Now, I understand that the no-emotional-feedback approach, paired with a position-tailored open-ended question set, and some in-interview coding, is terrifying. Most people I interview are scared out of their minds. And yes, this means they won't perform at optimal quality...I account for that in my assessment. But I've also learned the hard way that the final interview needs to be a bit scary, for one simple reason: only an oversized ego can prevent you from having no nerves in that style of interview.
So far, in five years of interviews, that has held 100% true. I've even tested it out, bringing people on despite a sneaking suspicion that their strange confidence hinted at an ego...and it did!
So, interviews are scary. They're nerve-wracking. They're not friendly, cozy, let's-have-coffee-and-chat-about-code affairs. Nor should they be if you want to build and maintain a healthy, proficient team.

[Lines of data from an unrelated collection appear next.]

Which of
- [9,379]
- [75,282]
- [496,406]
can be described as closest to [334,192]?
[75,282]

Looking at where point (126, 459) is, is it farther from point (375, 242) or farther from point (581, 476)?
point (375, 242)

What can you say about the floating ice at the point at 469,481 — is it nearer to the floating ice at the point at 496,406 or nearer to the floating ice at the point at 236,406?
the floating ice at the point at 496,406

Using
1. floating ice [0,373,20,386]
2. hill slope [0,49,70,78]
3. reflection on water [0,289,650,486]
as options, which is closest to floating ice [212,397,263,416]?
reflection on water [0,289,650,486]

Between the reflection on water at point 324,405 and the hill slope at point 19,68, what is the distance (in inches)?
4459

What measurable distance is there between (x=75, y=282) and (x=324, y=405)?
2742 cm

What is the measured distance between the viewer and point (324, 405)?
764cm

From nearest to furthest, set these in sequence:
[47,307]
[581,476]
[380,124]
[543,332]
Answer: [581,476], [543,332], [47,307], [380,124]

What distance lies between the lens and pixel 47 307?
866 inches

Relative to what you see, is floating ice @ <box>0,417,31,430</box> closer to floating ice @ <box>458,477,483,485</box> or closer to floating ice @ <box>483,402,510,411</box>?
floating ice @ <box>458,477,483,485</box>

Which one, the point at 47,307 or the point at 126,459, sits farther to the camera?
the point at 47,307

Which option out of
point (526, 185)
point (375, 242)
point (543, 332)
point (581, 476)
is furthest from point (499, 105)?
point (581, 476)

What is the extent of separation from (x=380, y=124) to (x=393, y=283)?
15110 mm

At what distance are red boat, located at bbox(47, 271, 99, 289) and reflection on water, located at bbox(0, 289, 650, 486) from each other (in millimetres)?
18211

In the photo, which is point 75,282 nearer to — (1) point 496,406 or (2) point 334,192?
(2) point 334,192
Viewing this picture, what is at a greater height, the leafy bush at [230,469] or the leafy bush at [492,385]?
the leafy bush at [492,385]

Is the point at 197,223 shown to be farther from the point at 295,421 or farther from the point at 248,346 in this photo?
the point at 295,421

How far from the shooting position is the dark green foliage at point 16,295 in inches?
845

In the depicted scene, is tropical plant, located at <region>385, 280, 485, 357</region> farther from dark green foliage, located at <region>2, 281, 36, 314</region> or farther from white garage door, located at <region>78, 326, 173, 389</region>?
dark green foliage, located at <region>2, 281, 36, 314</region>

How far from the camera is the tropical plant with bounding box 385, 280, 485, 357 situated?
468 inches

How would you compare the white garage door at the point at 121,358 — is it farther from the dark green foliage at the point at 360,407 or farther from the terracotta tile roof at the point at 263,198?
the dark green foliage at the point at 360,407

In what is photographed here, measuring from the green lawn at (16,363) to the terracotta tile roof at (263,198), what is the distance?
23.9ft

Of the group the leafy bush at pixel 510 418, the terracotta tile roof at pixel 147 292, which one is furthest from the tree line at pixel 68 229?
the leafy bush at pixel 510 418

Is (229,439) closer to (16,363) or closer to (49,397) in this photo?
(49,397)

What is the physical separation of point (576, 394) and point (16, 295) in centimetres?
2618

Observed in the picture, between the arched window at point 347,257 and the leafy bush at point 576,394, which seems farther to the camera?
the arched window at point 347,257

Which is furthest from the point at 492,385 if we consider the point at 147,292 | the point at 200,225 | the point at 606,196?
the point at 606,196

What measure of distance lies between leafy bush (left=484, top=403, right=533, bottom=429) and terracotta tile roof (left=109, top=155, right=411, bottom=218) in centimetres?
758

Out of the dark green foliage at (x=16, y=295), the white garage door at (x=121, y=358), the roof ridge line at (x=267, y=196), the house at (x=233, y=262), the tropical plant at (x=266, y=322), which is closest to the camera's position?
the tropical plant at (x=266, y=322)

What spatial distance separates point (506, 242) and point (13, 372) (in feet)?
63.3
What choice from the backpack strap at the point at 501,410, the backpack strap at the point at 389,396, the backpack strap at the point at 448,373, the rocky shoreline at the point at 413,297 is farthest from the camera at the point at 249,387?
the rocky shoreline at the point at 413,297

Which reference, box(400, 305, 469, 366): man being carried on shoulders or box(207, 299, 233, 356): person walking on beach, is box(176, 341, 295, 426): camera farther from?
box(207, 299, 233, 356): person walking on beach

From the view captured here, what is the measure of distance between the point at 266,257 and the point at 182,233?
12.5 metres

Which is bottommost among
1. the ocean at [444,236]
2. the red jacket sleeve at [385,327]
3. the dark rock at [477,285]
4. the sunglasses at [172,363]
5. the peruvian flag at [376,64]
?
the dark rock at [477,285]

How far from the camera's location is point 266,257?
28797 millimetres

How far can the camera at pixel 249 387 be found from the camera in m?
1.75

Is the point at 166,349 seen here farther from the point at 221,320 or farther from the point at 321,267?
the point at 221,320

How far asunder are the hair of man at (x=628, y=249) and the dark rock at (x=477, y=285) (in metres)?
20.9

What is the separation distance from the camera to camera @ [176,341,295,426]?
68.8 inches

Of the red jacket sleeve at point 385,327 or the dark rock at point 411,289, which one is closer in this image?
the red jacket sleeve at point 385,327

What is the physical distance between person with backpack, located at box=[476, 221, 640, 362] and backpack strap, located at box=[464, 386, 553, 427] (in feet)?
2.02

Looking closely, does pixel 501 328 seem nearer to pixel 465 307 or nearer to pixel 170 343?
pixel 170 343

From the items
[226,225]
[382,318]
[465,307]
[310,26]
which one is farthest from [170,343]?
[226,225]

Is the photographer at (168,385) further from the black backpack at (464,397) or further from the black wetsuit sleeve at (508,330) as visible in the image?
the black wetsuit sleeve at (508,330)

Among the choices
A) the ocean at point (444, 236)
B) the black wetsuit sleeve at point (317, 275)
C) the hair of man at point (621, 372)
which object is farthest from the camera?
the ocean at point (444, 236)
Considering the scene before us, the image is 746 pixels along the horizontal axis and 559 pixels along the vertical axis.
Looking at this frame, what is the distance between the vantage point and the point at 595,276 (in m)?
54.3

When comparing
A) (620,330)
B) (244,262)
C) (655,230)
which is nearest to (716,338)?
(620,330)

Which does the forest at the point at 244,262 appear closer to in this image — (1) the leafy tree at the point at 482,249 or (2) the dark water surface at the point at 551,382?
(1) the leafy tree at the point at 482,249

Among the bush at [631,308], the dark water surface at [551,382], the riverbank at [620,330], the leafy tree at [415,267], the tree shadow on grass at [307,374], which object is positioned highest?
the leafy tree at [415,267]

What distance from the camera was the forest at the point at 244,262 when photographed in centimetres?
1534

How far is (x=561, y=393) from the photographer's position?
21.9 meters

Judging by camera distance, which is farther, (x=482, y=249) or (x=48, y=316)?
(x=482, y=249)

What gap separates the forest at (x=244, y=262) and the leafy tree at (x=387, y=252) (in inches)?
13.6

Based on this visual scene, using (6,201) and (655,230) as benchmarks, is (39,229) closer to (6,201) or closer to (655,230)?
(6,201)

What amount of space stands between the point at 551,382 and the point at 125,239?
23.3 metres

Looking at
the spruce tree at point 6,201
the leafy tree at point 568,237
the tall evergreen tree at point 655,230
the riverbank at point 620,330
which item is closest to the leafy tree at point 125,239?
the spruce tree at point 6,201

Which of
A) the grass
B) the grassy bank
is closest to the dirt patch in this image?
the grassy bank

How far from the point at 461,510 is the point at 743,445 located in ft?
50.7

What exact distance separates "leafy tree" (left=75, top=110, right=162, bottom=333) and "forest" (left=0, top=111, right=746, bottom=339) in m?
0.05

It won't kill you, and you can have confidence that you AND your co-workers were hired for yourselves, not for your act.
That leads to my last point: in my experience, people that have to fight through an intimidating interview are less likely to leave the job for petty reasons. Why? Simple emotional economics: it's worth more to you.
Why I don't whiteboard.
I actually had a good whiteboarding session in an interview last week. Unlike other, artificial, whiteboarding exercises like you described in your blog article, I was asked to draw out and describe a web services application I had written. Since I drew upon knowledge I had, it was an easy, comfortable, task as compared to annoying exercises like Fibonacci numbers and such.
I absolutely agree with that style of "whiteboarding". I have candidates write some code before the interview (they have a week on the challenge), and then they send it for us to review 24-hours before the final interview. Then, during the interview, I have them make a change or fix a bug in their own code. It works phenomenally well.